**TESTO CITATO:**
▬▬▬▬▬▬

Fondi chiusi immobiliari


Fondi chiusi immobiliari. Un bilancio dell’esperienza a poco meno di vent’anni dal lancio del prodotto
Fondi chiusi immobiliari
A cavallo del nuovo millennio, si diffondono in Italia i fondi chiusi immobiliari, presentati ai risparmiatori quale forma di investimento alternativa, dotata di una particolare attrattiva in una fase di mercato che vedeva ridursi i tassi di interessi offerti dalle asset class tradizionali. Spesso vengono anche forniti ai sottoscrittori degli obiettivi espliciti di rendimento piuttosto consistenti. Come insegna la dottrina economica tradizionale in tali circostanze (con tassi in calo) gli investimenti immobiliari vengono maggiormente apprezzati dagli investitori per la loro capacità di generare flussi di cassa stabili nel tempo (canoni di locazione) in uno con la concreta possibilità di rivalutazione del cespite stesso.
Come noto, l’investimento immobiliare diretto comporta per il soggetto che si accinge ad effettuarlo una serie di problematiche (conformità del cespite alla normativa urbanistica, manutenzione, oneri fiscali, ricerca di un conduttore solvibile, tempi di dismissione) che rendono lo stesso a volte difficoltoso. Di qui l’idea di consentire ai risparmiatori di approcciare questo settore mediante l’acquisto di quote di attività finanziarie capaci di generare flussi di cassa nel tempo, senza dover ricorrere all’acquisto in prima persona dell’immobile. Si affidano i propri soldi ad una società di gestione che provvederà essa stessa a selezionare gli immobili, ad acquistarli e fittarli, rivendendoli poi nel tempo al fine di restituire ai sottoscrittori il proprio capitale maggiorato in relazione ai proventi ottenuti e alla rivalutazione dei cespiti. La durata di questi fondi viene stabilita in un minimo di 10 anni, potendo giungere fino a 30. In alcuni casi, viene prevista a favore dei sottoscrittori la possibilità di ricevere dei rimborsi anticipati.

▬▬▬▬▬▬

**DATI REGISTRATI:**
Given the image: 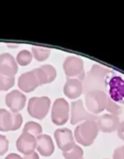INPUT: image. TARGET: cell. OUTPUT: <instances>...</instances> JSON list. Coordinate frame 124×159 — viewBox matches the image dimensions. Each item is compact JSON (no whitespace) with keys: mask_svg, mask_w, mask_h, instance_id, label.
I'll list each match as a JSON object with an SVG mask.
<instances>
[{"mask_svg":"<svg viewBox=\"0 0 124 159\" xmlns=\"http://www.w3.org/2000/svg\"><path fill=\"white\" fill-rule=\"evenodd\" d=\"M83 93L82 82L78 79H67L64 86V94L67 98L76 99L79 98Z\"/></svg>","mask_w":124,"mask_h":159,"instance_id":"14","label":"cell"},{"mask_svg":"<svg viewBox=\"0 0 124 159\" xmlns=\"http://www.w3.org/2000/svg\"><path fill=\"white\" fill-rule=\"evenodd\" d=\"M32 59H33L32 52H30L27 50H23L18 53L16 57V62L21 66H27L32 62Z\"/></svg>","mask_w":124,"mask_h":159,"instance_id":"20","label":"cell"},{"mask_svg":"<svg viewBox=\"0 0 124 159\" xmlns=\"http://www.w3.org/2000/svg\"><path fill=\"white\" fill-rule=\"evenodd\" d=\"M49 53H50L49 49L41 48V47H33L32 48V54L36 58V60H37L38 62L47 60L49 56Z\"/></svg>","mask_w":124,"mask_h":159,"instance_id":"19","label":"cell"},{"mask_svg":"<svg viewBox=\"0 0 124 159\" xmlns=\"http://www.w3.org/2000/svg\"><path fill=\"white\" fill-rule=\"evenodd\" d=\"M113 159H124V145L115 150L113 153Z\"/></svg>","mask_w":124,"mask_h":159,"instance_id":"27","label":"cell"},{"mask_svg":"<svg viewBox=\"0 0 124 159\" xmlns=\"http://www.w3.org/2000/svg\"><path fill=\"white\" fill-rule=\"evenodd\" d=\"M110 73V69L98 65L94 64L91 70L85 76L83 80V93L87 94L91 91H103L105 92L106 90V78L107 75Z\"/></svg>","mask_w":124,"mask_h":159,"instance_id":"1","label":"cell"},{"mask_svg":"<svg viewBox=\"0 0 124 159\" xmlns=\"http://www.w3.org/2000/svg\"><path fill=\"white\" fill-rule=\"evenodd\" d=\"M5 159H24L22 156H20L19 154H16V153H10Z\"/></svg>","mask_w":124,"mask_h":159,"instance_id":"30","label":"cell"},{"mask_svg":"<svg viewBox=\"0 0 124 159\" xmlns=\"http://www.w3.org/2000/svg\"><path fill=\"white\" fill-rule=\"evenodd\" d=\"M40 68L45 72V74L48 78V84L52 83L57 76V72H56L55 67L50 66V65H44V66H40Z\"/></svg>","mask_w":124,"mask_h":159,"instance_id":"22","label":"cell"},{"mask_svg":"<svg viewBox=\"0 0 124 159\" xmlns=\"http://www.w3.org/2000/svg\"><path fill=\"white\" fill-rule=\"evenodd\" d=\"M23 158L24 159H39V156H38L37 152L35 151V152H31L29 154H25Z\"/></svg>","mask_w":124,"mask_h":159,"instance_id":"29","label":"cell"},{"mask_svg":"<svg viewBox=\"0 0 124 159\" xmlns=\"http://www.w3.org/2000/svg\"><path fill=\"white\" fill-rule=\"evenodd\" d=\"M11 117H12V130L15 131L19 129L23 124V116L19 112H11Z\"/></svg>","mask_w":124,"mask_h":159,"instance_id":"24","label":"cell"},{"mask_svg":"<svg viewBox=\"0 0 124 159\" xmlns=\"http://www.w3.org/2000/svg\"><path fill=\"white\" fill-rule=\"evenodd\" d=\"M83 154V150L77 144L70 150L63 152V155L66 159H82Z\"/></svg>","mask_w":124,"mask_h":159,"instance_id":"18","label":"cell"},{"mask_svg":"<svg viewBox=\"0 0 124 159\" xmlns=\"http://www.w3.org/2000/svg\"><path fill=\"white\" fill-rule=\"evenodd\" d=\"M12 130L11 112L5 109H0V131L7 132Z\"/></svg>","mask_w":124,"mask_h":159,"instance_id":"16","label":"cell"},{"mask_svg":"<svg viewBox=\"0 0 124 159\" xmlns=\"http://www.w3.org/2000/svg\"><path fill=\"white\" fill-rule=\"evenodd\" d=\"M98 117L90 111H88L82 100L79 99L71 103V111H70V123L71 125H77L82 121H97Z\"/></svg>","mask_w":124,"mask_h":159,"instance_id":"7","label":"cell"},{"mask_svg":"<svg viewBox=\"0 0 124 159\" xmlns=\"http://www.w3.org/2000/svg\"><path fill=\"white\" fill-rule=\"evenodd\" d=\"M99 127L96 121H84L75 129V139L83 146H91L98 136Z\"/></svg>","mask_w":124,"mask_h":159,"instance_id":"2","label":"cell"},{"mask_svg":"<svg viewBox=\"0 0 124 159\" xmlns=\"http://www.w3.org/2000/svg\"><path fill=\"white\" fill-rule=\"evenodd\" d=\"M96 123L98 125L99 130L105 133H110V132L117 130L119 125V119H118V116L106 113L98 117Z\"/></svg>","mask_w":124,"mask_h":159,"instance_id":"13","label":"cell"},{"mask_svg":"<svg viewBox=\"0 0 124 159\" xmlns=\"http://www.w3.org/2000/svg\"><path fill=\"white\" fill-rule=\"evenodd\" d=\"M17 150L20 152H23L24 155L29 154L36 149V138L27 134V133H22V135L19 137L16 142Z\"/></svg>","mask_w":124,"mask_h":159,"instance_id":"12","label":"cell"},{"mask_svg":"<svg viewBox=\"0 0 124 159\" xmlns=\"http://www.w3.org/2000/svg\"><path fill=\"white\" fill-rule=\"evenodd\" d=\"M33 71L35 72V74H36V78H37V80H38L39 86L48 84V78H47L45 72H44L40 67L35 68V69H33Z\"/></svg>","mask_w":124,"mask_h":159,"instance_id":"25","label":"cell"},{"mask_svg":"<svg viewBox=\"0 0 124 159\" xmlns=\"http://www.w3.org/2000/svg\"><path fill=\"white\" fill-rule=\"evenodd\" d=\"M18 85L23 92L31 93L39 86V84L35 72L32 70L29 72H25L20 76L18 80Z\"/></svg>","mask_w":124,"mask_h":159,"instance_id":"11","label":"cell"},{"mask_svg":"<svg viewBox=\"0 0 124 159\" xmlns=\"http://www.w3.org/2000/svg\"><path fill=\"white\" fill-rule=\"evenodd\" d=\"M105 110L110 114H113V115H116V116H118L121 113V108L117 103H115L111 98H109L107 99V104H106Z\"/></svg>","mask_w":124,"mask_h":159,"instance_id":"23","label":"cell"},{"mask_svg":"<svg viewBox=\"0 0 124 159\" xmlns=\"http://www.w3.org/2000/svg\"><path fill=\"white\" fill-rule=\"evenodd\" d=\"M9 150V140L8 139L3 136L0 135V155L5 154Z\"/></svg>","mask_w":124,"mask_h":159,"instance_id":"26","label":"cell"},{"mask_svg":"<svg viewBox=\"0 0 124 159\" xmlns=\"http://www.w3.org/2000/svg\"><path fill=\"white\" fill-rule=\"evenodd\" d=\"M36 149L42 156H50L54 152V144L49 135H40L36 137Z\"/></svg>","mask_w":124,"mask_h":159,"instance_id":"15","label":"cell"},{"mask_svg":"<svg viewBox=\"0 0 124 159\" xmlns=\"http://www.w3.org/2000/svg\"><path fill=\"white\" fill-rule=\"evenodd\" d=\"M15 83L14 77H9L0 74V91H7L11 89Z\"/></svg>","mask_w":124,"mask_h":159,"instance_id":"21","label":"cell"},{"mask_svg":"<svg viewBox=\"0 0 124 159\" xmlns=\"http://www.w3.org/2000/svg\"><path fill=\"white\" fill-rule=\"evenodd\" d=\"M64 70L67 79H78L83 82L85 79L84 62L77 56H68L64 62Z\"/></svg>","mask_w":124,"mask_h":159,"instance_id":"5","label":"cell"},{"mask_svg":"<svg viewBox=\"0 0 124 159\" xmlns=\"http://www.w3.org/2000/svg\"><path fill=\"white\" fill-rule=\"evenodd\" d=\"M18 72V64L10 53L0 54V74L14 77Z\"/></svg>","mask_w":124,"mask_h":159,"instance_id":"10","label":"cell"},{"mask_svg":"<svg viewBox=\"0 0 124 159\" xmlns=\"http://www.w3.org/2000/svg\"><path fill=\"white\" fill-rule=\"evenodd\" d=\"M85 102L88 111L92 114L101 113L105 110L108 97L103 91H91L85 94Z\"/></svg>","mask_w":124,"mask_h":159,"instance_id":"3","label":"cell"},{"mask_svg":"<svg viewBox=\"0 0 124 159\" xmlns=\"http://www.w3.org/2000/svg\"><path fill=\"white\" fill-rule=\"evenodd\" d=\"M23 132L30 134V135L36 138L42 134V126L36 122H28L25 124Z\"/></svg>","mask_w":124,"mask_h":159,"instance_id":"17","label":"cell"},{"mask_svg":"<svg viewBox=\"0 0 124 159\" xmlns=\"http://www.w3.org/2000/svg\"><path fill=\"white\" fill-rule=\"evenodd\" d=\"M6 105L11 109V112H19L26 103V97L20 91L14 90L10 92L5 98Z\"/></svg>","mask_w":124,"mask_h":159,"instance_id":"9","label":"cell"},{"mask_svg":"<svg viewBox=\"0 0 124 159\" xmlns=\"http://www.w3.org/2000/svg\"><path fill=\"white\" fill-rule=\"evenodd\" d=\"M50 108V99L48 97H34L30 98L27 106L29 115L37 120H43L49 113Z\"/></svg>","mask_w":124,"mask_h":159,"instance_id":"4","label":"cell"},{"mask_svg":"<svg viewBox=\"0 0 124 159\" xmlns=\"http://www.w3.org/2000/svg\"><path fill=\"white\" fill-rule=\"evenodd\" d=\"M54 138L59 149L63 152L68 151L76 145L74 135L68 128H59L55 130Z\"/></svg>","mask_w":124,"mask_h":159,"instance_id":"8","label":"cell"},{"mask_svg":"<svg viewBox=\"0 0 124 159\" xmlns=\"http://www.w3.org/2000/svg\"><path fill=\"white\" fill-rule=\"evenodd\" d=\"M117 132H118V137L120 139L124 140V121L119 123V125L117 128Z\"/></svg>","mask_w":124,"mask_h":159,"instance_id":"28","label":"cell"},{"mask_svg":"<svg viewBox=\"0 0 124 159\" xmlns=\"http://www.w3.org/2000/svg\"><path fill=\"white\" fill-rule=\"evenodd\" d=\"M70 106L65 98H57L52 105L51 121L56 125H65L70 114Z\"/></svg>","mask_w":124,"mask_h":159,"instance_id":"6","label":"cell"},{"mask_svg":"<svg viewBox=\"0 0 124 159\" xmlns=\"http://www.w3.org/2000/svg\"><path fill=\"white\" fill-rule=\"evenodd\" d=\"M82 159H83V158H82Z\"/></svg>","mask_w":124,"mask_h":159,"instance_id":"31","label":"cell"}]
</instances>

▬▬▬▬▬▬

**SFIDA A:**
Puoi ritrascrivere parola per parola il brano del testo citato che si apre con le parole contenenti "Fondi chiusi immobiliari." e si chiude con "del cespite stesso."?
**SFIDA B:**
Come prosegue il testo sui fondi chiusi immobiliari dopo l'ultima frase riportata? Scrivine il seguito.

**ESITO ESERCIZIO A:**
Fondi chiusi immobiliari. Un bilancio dell’esperienza a poco meno di vent’anni dal lancio del prodotto
Fondi chiusi immobiliari
A cavallo del nuovo millennio, si diffondono in Italia i fondi chiusi immobiliari, presentati ai risparmiatori quale forma di investimento alternativa, dotata di una particolare attrattiva in una fase di mercato che vedeva ridursi i tassi di interessi offerti dalle asset class tradizionali. Spesso vengono anche forniti ai sottoscrittori degli obiettivi espliciti di rendimento piuttosto consistenti. Come insegna la dottrina economica tradizionale in tali circostanze (con tassi in calo) gli investimenti immobiliari vengono maggiormente apprezzati dagli investitori per la loro capacità di generare flussi di cassa stabili nel tempo (canoni di locazione) in uno con la concreta possibilità di rivalutazione del cespite stesso.

**ESITO ESERCIZIO B:**
Viene, poi, creato un apposito segmento di mercato di borsa ove è possibile negoziare le quote dei fondi, al fine di consentire ai quotisti di liquidare in anticipo il proprio investimento senza dover attendere la scadenza.
Pare, quindi, in fase di lancio, che esistano tutte le premesse perché gli investitori possano nel tempo ricevere un’adeguata remunerazione che giustifichi anche le commissioni di gestione, spesso abbastanza elevate, previste per questa tipologia di prodotti.
L’esperienza di questi anni ha invece dimostrato, salvo alcune eccezioni, che i quotisti che hanno voluto o vogliono liquidare in anticipo le proprie quote debbono accontentarsi di valori talvolta molto inferiori al capitale inizialmente sottoscritto, anche a causa della scarsa liquidità del mercato di riferimento. Tuttavia, è stato con l’approssimarsi delle scadenze dei primi prodotti emessi che sono emerse le maggiori criticità. Molti gestori hanno chiesto ed ottenuto il cosiddetto periodo di grazia, ossia un prolungamento della scadenza del fondo, al fine di poter effettuare una più profittevole dismissione degli immobili, ma poi, spesso complice anche la crisi economica che ha duramente colpito il settore immobiliare, si sono visti costretti a cedere in blocco gli immobili, concludendo le operazioni a prezzi anche di molto inferiori al costo di acquisto o ai valori iscritti a bilancio ed oggetto di apposita valutazione da parte di esperti indipendenti.
In buona sostanza, un investimento che era stato presentato come avente l’unico svantaggio della lunga durata, si è trasformato o si sta trasformando in un vero incubo per molti risparmiatori.
Va sì considerato che gli obblighi di profilatura e di valutazione dell’adeguatezza delle operazioni sono stati compiutamente disciplinati col recepimento della cosiddetta direttiva Mifid a partire dal 2007, ma non è errato rilevare come molti investitori non potessero affrontare un simile investimento e i rischi insiti nello stesso, pur senza ipotizzare gli scenari particolarmente avversi che si sono avuti.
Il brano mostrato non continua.